:: What you will do ::
Copy out each of the following lines word for word.

--- Entries shown ---

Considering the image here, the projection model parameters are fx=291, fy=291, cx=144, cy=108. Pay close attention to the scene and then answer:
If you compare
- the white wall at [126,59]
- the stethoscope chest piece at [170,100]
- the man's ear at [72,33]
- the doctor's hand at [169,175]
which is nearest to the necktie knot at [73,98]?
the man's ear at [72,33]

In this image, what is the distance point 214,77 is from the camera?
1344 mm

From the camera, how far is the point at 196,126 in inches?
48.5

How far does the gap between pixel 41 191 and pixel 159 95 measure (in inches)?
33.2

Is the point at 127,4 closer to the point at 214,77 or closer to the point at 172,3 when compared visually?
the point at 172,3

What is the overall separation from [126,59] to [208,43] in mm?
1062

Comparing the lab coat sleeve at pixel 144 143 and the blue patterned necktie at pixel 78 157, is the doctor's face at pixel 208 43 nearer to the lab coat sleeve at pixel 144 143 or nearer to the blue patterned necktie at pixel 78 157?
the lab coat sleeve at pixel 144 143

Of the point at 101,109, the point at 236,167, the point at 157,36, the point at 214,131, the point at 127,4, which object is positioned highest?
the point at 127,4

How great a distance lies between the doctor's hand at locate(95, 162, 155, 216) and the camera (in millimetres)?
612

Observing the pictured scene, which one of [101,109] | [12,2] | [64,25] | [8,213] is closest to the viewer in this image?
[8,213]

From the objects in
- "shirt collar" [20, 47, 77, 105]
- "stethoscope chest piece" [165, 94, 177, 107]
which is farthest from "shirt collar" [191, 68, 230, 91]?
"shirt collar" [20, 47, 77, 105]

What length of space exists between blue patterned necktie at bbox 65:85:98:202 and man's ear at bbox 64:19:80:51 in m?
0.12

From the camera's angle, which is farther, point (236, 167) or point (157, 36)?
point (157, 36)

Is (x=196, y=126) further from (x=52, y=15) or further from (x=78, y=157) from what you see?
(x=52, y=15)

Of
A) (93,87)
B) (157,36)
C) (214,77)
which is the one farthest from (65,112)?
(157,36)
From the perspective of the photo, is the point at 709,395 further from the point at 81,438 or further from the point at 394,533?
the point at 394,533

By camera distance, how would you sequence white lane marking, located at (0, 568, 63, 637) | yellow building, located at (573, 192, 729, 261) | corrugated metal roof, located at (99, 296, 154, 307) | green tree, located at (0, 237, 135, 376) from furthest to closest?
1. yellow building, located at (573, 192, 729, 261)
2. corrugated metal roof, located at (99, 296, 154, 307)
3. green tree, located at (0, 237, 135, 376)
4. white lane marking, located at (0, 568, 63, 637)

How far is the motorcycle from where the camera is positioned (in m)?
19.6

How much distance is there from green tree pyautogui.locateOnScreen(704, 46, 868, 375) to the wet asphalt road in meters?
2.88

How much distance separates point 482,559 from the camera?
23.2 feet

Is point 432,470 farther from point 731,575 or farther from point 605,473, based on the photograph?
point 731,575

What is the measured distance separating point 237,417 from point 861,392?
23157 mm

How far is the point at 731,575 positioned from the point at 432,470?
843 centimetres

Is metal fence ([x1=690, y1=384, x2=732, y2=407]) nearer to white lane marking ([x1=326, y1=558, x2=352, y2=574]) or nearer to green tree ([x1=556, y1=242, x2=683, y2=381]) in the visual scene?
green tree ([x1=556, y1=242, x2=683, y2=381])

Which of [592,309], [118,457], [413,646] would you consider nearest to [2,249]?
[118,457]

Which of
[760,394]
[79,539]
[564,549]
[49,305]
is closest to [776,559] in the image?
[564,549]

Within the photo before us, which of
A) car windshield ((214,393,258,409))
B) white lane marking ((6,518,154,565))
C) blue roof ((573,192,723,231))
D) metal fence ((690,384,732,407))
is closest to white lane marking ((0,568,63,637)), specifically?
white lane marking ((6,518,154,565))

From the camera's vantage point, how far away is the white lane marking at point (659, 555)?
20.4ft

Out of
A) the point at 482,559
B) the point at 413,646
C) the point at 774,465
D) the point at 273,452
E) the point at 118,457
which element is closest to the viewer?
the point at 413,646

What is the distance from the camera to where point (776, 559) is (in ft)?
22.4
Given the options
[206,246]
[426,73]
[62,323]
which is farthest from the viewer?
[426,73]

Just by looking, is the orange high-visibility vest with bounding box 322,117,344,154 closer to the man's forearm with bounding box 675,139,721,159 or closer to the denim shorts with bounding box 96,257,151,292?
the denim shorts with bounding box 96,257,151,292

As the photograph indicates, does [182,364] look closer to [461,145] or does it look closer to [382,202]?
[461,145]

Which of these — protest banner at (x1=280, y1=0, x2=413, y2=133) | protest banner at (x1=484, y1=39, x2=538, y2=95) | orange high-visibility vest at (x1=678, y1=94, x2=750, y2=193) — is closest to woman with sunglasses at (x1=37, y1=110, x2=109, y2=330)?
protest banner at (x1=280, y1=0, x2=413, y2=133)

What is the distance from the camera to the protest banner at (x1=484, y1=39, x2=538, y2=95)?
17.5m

---

:: The completed task ::
Considering the image here, the projection model parameters are fx=291, fy=291, cx=144, cy=108. Pay close attention to the scene and then answer:
If you compare
- the white wall at [126,59]
- the stethoscope chest piece at [170,100]
- the man's ear at [72,33]
- the doctor's hand at [169,175]
which is nearest to the necktie knot at [73,98]?
the man's ear at [72,33]

In this image, what is the distance point 214,77 is from the camera?
1344 mm

From the camera, how far is the point at 196,126 in inches?
48.5

How far does the gap between pixel 41 191 and pixel 159 95 measure (in inches)?
33.2

Is the point at 127,4 closer to the point at 214,77 or closer to the point at 172,3 when compared visually?
the point at 172,3

What is the overall separation from [126,59] to [208,43] in mm?
1062

Comparing the lab coat sleeve at pixel 144 143 and the blue patterned necktie at pixel 78 157, is the doctor's face at pixel 208 43 nearer to the lab coat sleeve at pixel 144 143 or nearer to the blue patterned necktie at pixel 78 157?
the lab coat sleeve at pixel 144 143

Of the point at 101,109, the point at 236,167, the point at 157,36, the point at 214,131, the point at 127,4, which object is positioned highest?
the point at 127,4

How great a distance lies between the doctor's hand at locate(95, 162, 155, 216) and the camera (in millimetres)?
612

Observing the pictured scene, which one of [101,109] | [12,2] | [64,25] | [8,213] is closest to the viewer in this image?
[8,213]

From the objects in
- "shirt collar" [20, 47, 77, 105]
- "stethoscope chest piece" [165, 94, 177, 107]
which is farthest from "shirt collar" [191, 68, 230, 91]?
"shirt collar" [20, 47, 77, 105]

What length of space exists between blue patterned necktie at bbox 65:85:98:202 and man's ear at bbox 64:19:80:51 in m?
0.12

From the camera's angle, which is farther, point (236, 167) or point (157, 36)?
point (157, 36)

Is (x=196, y=126) further from (x=52, y=15) or further from (x=78, y=157) from what you see?
(x=52, y=15)

Of
A) (93,87)
B) (157,36)
C) (214,77)
which is the one farthest from (65,112)?
(157,36)
From the perspective of the photo, is the point at 709,395 further from the point at 81,438 or further from the point at 394,533?
the point at 394,533

By camera distance, how would you sequence white lane marking, located at (0, 568, 63, 637) | yellow building, located at (573, 192, 729, 261) | corrugated metal roof, located at (99, 296, 154, 307) | green tree, located at (0, 237, 135, 376) from furthest to closest?
1. yellow building, located at (573, 192, 729, 261)
2. corrugated metal roof, located at (99, 296, 154, 307)
3. green tree, located at (0, 237, 135, 376)
4. white lane marking, located at (0, 568, 63, 637)

How far is the motorcycle from where the camera is positioned (in m)?
19.6

How much distance is there from green tree pyautogui.locateOnScreen(704, 46, 868, 375) to the wet asphalt road in meters?
2.88

How much distance separates point 482,559 from the camera?
23.2 feet

Is point 432,470 farther from point 731,575 or farther from point 605,473, based on the photograph?
point 731,575

What is the measured distance separating point 237,417 from point 861,392?
23157 mm

How far is the point at 731,575 positioned from the point at 432,470?
843 centimetres

Is metal fence ([x1=690, y1=384, x2=732, y2=407]) nearer to white lane marking ([x1=326, y1=558, x2=352, y2=574]) or nearer to green tree ([x1=556, y1=242, x2=683, y2=381]) in the visual scene?
green tree ([x1=556, y1=242, x2=683, y2=381])

Which of [592,309], [118,457], [413,646] would you consider nearest to [2,249]?
[118,457]

Which of
[760,394]
[79,539]
[564,549]
[49,305]
is closest to [776,559] in the image?
[564,549]

Within the photo before us, which of
A) car windshield ((214,393,258,409))
B) white lane marking ((6,518,154,565))
C) blue roof ((573,192,723,231))
D) metal fence ((690,384,732,407))
is closest to white lane marking ((0,568,63,637)), specifically?
white lane marking ((6,518,154,565))

From the camera's vantage point, how far away is the white lane marking at point (659, 555)?
20.4ft

Out of
A) the point at 482,559
B) the point at 413,646
C) the point at 774,465
D) the point at 273,452
E) the point at 118,457
which element is closest to the viewer?
the point at 413,646

What is the distance from the camera to where point (776, 559) is (in ft)?
22.4
Given the options
[206,246]
[426,73]
[62,323]
which is farthest from the viewer?
[426,73]

Just by looking, is the orange high-visibility vest with bounding box 322,117,344,154 closer to the man's forearm with bounding box 675,139,721,159 or closer to the denim shorts with bounding box 96,257,151,292?
the denim shorts with bounding box 96,257,151,292

As the photograph indicates, does [182,364] look closer to [461,145] or does it look closer to [382,202]?
[461,145]

Which of these — protest banner at (x1=280, y1=0, x2=413, y2=133) | protest banner at (x1=484, y1=39, x2=538, y2=95) | orange high-visibility vest at (x1=678, y1=94, x2=750, y2=193) — is closest to woman with sunglasses at (x1=37, y1=110, x2=109, y2=330)?
protest banner at (x1=280, y1=0, x2=413, y2=133)

What is the distance from the camera to the protest banner at (x1=484, y1=39, x2=538, y2=95)?
17.5m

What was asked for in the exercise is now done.